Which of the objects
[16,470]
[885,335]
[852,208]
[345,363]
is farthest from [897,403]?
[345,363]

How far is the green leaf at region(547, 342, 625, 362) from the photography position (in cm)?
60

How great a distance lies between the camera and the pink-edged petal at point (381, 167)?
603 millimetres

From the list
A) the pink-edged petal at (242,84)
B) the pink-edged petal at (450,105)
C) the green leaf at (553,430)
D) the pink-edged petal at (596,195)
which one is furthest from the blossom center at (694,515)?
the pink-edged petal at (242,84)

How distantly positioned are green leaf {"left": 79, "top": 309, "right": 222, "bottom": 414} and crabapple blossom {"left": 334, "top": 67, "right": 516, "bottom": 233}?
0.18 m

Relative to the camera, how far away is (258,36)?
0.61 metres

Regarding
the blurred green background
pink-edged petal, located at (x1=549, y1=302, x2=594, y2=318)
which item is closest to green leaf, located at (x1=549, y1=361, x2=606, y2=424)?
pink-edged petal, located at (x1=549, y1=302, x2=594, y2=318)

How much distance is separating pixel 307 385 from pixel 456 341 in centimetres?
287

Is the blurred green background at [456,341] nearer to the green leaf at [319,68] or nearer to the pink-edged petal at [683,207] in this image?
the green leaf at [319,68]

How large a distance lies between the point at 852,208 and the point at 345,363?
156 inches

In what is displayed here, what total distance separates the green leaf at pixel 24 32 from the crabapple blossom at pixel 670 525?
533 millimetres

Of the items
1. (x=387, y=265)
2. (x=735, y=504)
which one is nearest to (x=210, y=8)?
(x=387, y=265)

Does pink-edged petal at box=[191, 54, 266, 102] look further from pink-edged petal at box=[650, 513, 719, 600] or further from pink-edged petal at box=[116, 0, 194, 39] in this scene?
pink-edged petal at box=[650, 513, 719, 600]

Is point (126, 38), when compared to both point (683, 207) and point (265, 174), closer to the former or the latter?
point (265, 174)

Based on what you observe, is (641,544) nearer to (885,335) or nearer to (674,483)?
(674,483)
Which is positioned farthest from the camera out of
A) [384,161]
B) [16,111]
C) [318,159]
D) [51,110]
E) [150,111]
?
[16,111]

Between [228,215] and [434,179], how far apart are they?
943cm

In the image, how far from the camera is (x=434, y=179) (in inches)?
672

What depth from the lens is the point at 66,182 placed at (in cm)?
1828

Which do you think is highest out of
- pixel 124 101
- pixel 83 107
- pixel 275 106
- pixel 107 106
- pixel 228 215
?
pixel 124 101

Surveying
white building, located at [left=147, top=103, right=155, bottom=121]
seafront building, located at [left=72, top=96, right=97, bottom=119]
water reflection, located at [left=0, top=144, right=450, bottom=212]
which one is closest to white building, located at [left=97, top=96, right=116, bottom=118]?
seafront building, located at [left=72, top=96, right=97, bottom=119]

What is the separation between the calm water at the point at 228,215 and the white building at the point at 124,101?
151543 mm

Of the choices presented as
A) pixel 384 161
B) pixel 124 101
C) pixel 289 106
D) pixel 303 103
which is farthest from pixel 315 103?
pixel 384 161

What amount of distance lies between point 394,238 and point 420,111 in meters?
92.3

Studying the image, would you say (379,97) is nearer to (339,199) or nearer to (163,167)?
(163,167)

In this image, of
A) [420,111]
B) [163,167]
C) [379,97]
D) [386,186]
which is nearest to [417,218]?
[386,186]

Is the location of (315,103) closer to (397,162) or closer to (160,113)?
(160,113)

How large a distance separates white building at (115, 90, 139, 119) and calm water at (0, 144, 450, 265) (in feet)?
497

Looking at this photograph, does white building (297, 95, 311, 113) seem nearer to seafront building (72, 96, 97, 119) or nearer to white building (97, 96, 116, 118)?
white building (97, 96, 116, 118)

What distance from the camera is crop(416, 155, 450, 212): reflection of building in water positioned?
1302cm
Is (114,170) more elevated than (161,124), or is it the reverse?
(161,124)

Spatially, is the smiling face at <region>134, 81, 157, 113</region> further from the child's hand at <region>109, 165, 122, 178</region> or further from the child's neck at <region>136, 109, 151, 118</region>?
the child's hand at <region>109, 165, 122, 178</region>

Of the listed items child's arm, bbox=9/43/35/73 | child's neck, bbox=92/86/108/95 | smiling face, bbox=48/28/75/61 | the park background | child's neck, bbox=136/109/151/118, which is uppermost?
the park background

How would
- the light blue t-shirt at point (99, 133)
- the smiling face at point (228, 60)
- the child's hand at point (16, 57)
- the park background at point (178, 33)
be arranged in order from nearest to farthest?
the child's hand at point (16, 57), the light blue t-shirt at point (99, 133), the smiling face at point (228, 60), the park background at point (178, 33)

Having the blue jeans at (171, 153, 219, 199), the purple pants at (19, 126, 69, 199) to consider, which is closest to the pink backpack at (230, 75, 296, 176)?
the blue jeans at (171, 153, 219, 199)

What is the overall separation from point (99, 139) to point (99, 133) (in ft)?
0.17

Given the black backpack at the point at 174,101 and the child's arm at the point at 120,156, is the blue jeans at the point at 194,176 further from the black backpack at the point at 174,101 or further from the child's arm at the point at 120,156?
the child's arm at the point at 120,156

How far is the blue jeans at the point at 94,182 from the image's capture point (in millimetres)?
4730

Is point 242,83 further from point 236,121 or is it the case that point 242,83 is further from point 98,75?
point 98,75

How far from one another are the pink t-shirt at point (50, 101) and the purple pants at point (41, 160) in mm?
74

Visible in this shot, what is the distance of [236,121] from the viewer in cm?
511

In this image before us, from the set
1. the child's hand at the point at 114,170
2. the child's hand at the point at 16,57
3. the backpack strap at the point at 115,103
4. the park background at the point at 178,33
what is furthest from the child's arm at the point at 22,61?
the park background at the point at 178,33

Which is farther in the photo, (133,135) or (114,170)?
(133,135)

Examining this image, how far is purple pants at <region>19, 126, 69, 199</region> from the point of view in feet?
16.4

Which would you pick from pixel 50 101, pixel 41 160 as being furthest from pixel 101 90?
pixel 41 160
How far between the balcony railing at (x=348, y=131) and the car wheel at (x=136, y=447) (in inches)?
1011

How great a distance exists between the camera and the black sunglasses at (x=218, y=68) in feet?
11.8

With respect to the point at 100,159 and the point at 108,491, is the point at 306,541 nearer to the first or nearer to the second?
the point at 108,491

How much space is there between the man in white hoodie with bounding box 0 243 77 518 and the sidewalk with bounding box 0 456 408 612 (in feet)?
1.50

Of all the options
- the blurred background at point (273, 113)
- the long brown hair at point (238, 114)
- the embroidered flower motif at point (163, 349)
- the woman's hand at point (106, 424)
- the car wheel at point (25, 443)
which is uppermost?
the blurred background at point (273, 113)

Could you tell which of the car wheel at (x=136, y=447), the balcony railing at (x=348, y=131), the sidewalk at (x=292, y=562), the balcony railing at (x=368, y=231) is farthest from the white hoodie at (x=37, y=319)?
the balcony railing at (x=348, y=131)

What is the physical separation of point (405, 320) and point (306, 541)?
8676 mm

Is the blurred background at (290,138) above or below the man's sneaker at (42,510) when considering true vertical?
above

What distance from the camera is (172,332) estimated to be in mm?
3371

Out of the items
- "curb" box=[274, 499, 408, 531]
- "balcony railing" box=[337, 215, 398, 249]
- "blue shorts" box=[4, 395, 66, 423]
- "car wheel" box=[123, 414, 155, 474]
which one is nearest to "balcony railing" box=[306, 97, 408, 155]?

_Stated exercise:_
Please reproduce every one of the lines above word for word, without changing anything.

_Output:_
Which of the objects
[16,470]
[885,335]
[852,208]
[345,363]
is farthest from [897,403]?
[345,363]

How far is the green leaf at region(547, 342, 625, 362) from the photography position (in cm)?
60

How great a distance lies between the camera and the pink-edged petal at point (381, 167)?
603 millimetres

From the list
A) the pink-edged petal at (242,84)
B) the pink-edged petal at (450,105)
C) the green leaf at (553,430)
D) the pink-edged petal at (596,195)
which one is furthest from the blossom center at (694,515)?
the pink-edged petal at (242,84)

How distantly positioned are green leaf {"left": 79, "top": 309, "right": 222, "bottom": 414} and crabapple blossom {"left": 334, "top": 67, "right": 516, "bottom": 233}?
0.18 m

Relative to the camera, how far away is (258,36)?
0.61 metres

Regarding
the blurred green background
pink-edged petal, located at (x1=549, y1=302, x2=594, y2=318)
which item is closest to green leaf, located at (x1=549, y1=361, x2=606, y2=424)?
pink-edged petal, located at (x1=549, y1=302, x2=594, y2=318)

How much distance is separating pixel 307 385 from pixel 456 341 in centimetres?
287

Is the blurred green background at [456,341] nearer to the green leaf at [319,68] or nearer to the pink-edged petal at [683,207] in this image?
the green leaf at [319,68]

How large a distance lies between the point at 852,208 and the point at 345,363?
156 inches

In what is displayed here, what total distance separates the green leaf at pixel 24 32 from the crabapple blossom at pixel 670 525?
533 millimetres

Of the items
1. (x=387, y=265)
2. (x=735, y=504)
which one is nearest to (x=210, y=8)?
(x=387, y=265)

Does pink-edged petal at box=[191, 54, 266, 102] look further from pink-edged petal at box=[650, 513, 719, 600] or further from pink-edged petal at box=[116, 0, 194, 39] in this scene?
pink-edged petal at box=[650, 513, 719, 600]

Is point (126, 38), when compared to both point (683, 207) and point (265, 174), closer to the former or the latter?
point (265, 174)

Based on what you observe, is (641,544) nearer to (885,335) or nearer to (674,483)?
(674,483)
Which is positioned farthest from the camera out of
A) [384,161]
B) [16,111]
C) [318,159]
D) [51,110]
E) [150,111]
?
[16,111]

Between [228,215] and [434,179], how far apart are they?
943cm

In the image, how far from the camera is (x=434, y=179) (in inches)?
672

What depth from the lens is the point at 66,182 placed at (in cm)?
1828

Which do you think is highest out of
- pixel 124 101
- pixel 83 107
- pixel 275 106
- pixel 107 106
- pixel 228 215
?
pixel 124 101

Surveying
white building, located at [left=147, top=103, right=155, bottom=121]
seafront building, located at [left=72, top=96, right=97, bottom=119]
water reflection, located at [left=0, top=144, right=450, bottom=212]
which one is closest to white building, located at [left=97, top=96, right=116, bottom=118]?
seafront building, located at [left=72, top=96, right=97, bottom=119]

What is the separation between the calm water at the point at 228,215 and the white building at the point at 124,101?
151543 mm

Of the choices presented as
A) pixel 384 161
B) pixel 124 101
C) pixel 289 106
D) pixel 303 103
which is farthest from pixel 315 103?
pixel 384 161

What amount of distance lies between point 394,238 and point 420,111 in meters?
92.3

Studying the image, would you say (379,97) is nearer to (339,199) or nearer to (163,167)?
(163,167)

In this image, of
A) [420,111]
B) [163,167]
C) [379,97]
D) [386,186]
which is nearest to [417,218]?
[386,186]

Is the location of (315,103) closer to (397,162) or closer to (160,113)?
(160,113)

How large a distance separates white building at (115, 90, 139, 119) and calm water at (0, 144, 450, 265) (in feet)?
497

Looking at this photograph, does white building (297, 95, 311, 113) seem nearer to seafront building (72, 96, 97, 119) or nearer to white building (97, 96, 116, 118)?
white building (97, 96, 116, 118)

What distance from the camera is crop(416, 155, 450, 212): reflection of building in water positioned?
1302cm
Is (114,170) more elevated than (161,124), or is it the reverse?
(161,124)

Spatially, is the smiling face at <region>134, 81, 157, 113</region> further from the child's hand at <region>109, 165, 122, 178</region> or further from the child's neck at <region>136, 109, 151, 118</region>?
the child's hand at <region>109, 165, 122, 178</region>

Of the listed items child's arm, bbox=9/43/35/73 | child's neck, bbox=92/86/108/95 | smiling face, bbox=48/28/75/61 | the park background | child's neck, bbox=136/109/151/118, which is uppermost?
the park background

How would
- the light blue t-shirt at point (99, 133)
- the smiling face at point (228, 60)
- the child's hand at point (16, 57)
- the park background at point (178, 33)
be arranged in order from nearest to farthest?
the child's hand at point (16, 57), the light blue t-shirt at point (99, 133), the smiling face at point (228, 60), the park background at point (178, 33)

Having the blue jeans at (171, 153, 219, 199), the purple pants at (19, 126, 69, 199) to consider, which is closest to the pink backpack at (230, 75, 296, 176)?
the blue jeans at (171, 153, 219, 199)

What is the overall separation from point (99, 139) to point (99, 133) (in ft)?
0.17

Given the black backpack at the point at 174,101 and the child's arm at the point at 120,156, is the blue jeans at the point at 194,176 further from the black backpack at the point at 174,101 or further from the child's arm at the point at 120,156?
the child's arm at the point at 120,156

How far is the blue jeans at the point at 94,182 from the image's capture point (in millimetres)?
4730

Is point 242,83 further from point 236,121 or is it the case that point 242,83 is further from point 98,75?
point 98,75

How far from one another are the pink t-shirt at point (50, 101) and the purple pants at point (41, 160) in mm?
74

Visible in this shot, what is the distance of [236,121] from the viewer in cm?
511

In this image before us, from the set
1. the child's hand at the point at 114,170
2. the child's hand at the point at 16,57
3. the backpack strap at the point at 115,103
4. the park background at the point at 178,33
what is furthest from the child's arm at the point at 22,61?
the park background at the point at 178,33

Which is farther in the photo, (133,135) or (114,170)?
(133,135)

Examining this image, how far is purple pants at <region>19, 126, 69, 199</region> from the point of view in feet?
16.4

Which would you pick from pixel 50 101, pixel 41 160 as being furthest from pixel 101 90?
pixel 41 160
How far between the balcony railing at (x=348, y=131) and the car wheel at (x=136, y=447) (in inches)?
1011

How great a distance exists between the camera and the black sunglasses at (x=218, y=68) in feet?
11.8

With respect to the point at 100,159 and the point at 108,491, is the point at 306,541 nearer to the first or nearer to the second?
the point at 108,491

How much space is there between the man in white hoodie with bounding box 0 243 77 518 and the sidewalk with bounding box 0 456 408 612 (in feet)?
1.50

Of all the options
- the blurred background at point (273, 113)
- the long brown hair at point (238, 114)
- the embroidered flower motif at point (163, 349)
- the woman's hand at point (106, 424)
- the car wheel at point (25, 443)
which is uppermost?
the blurred background at point (273, 113)

Could you tell which of the car wheel at (x=136, y=447), the balcony railing at (x=348, y=131), the sidewalk at (x=292, y=562), the balcony railing at (x=368, y=231) is farthest from the white hoodie at (x=37, y=319)?
the balcony railing at (x=348, y=131)

What is the physical separation of point (405, 320) and point (306, 541)?
8676 mm

Is the blurred background at (290,138) above or below the man's sneaker at (42,510) when considering true vertical?
above

What distance from the camera is (172,332) estimated to be in mm?
3371

Out of the items
- "curb" box=[274, 499, 408, 531]
- "balcony railing" box=[337, 215, 398, 249]
- "blue shorts" box=[4, 395, 66, 423]
- "car wheel" box=[123, 414, 155, 474]
which one is nearest to "balcony railing" box=[306, 97, 408, 155]?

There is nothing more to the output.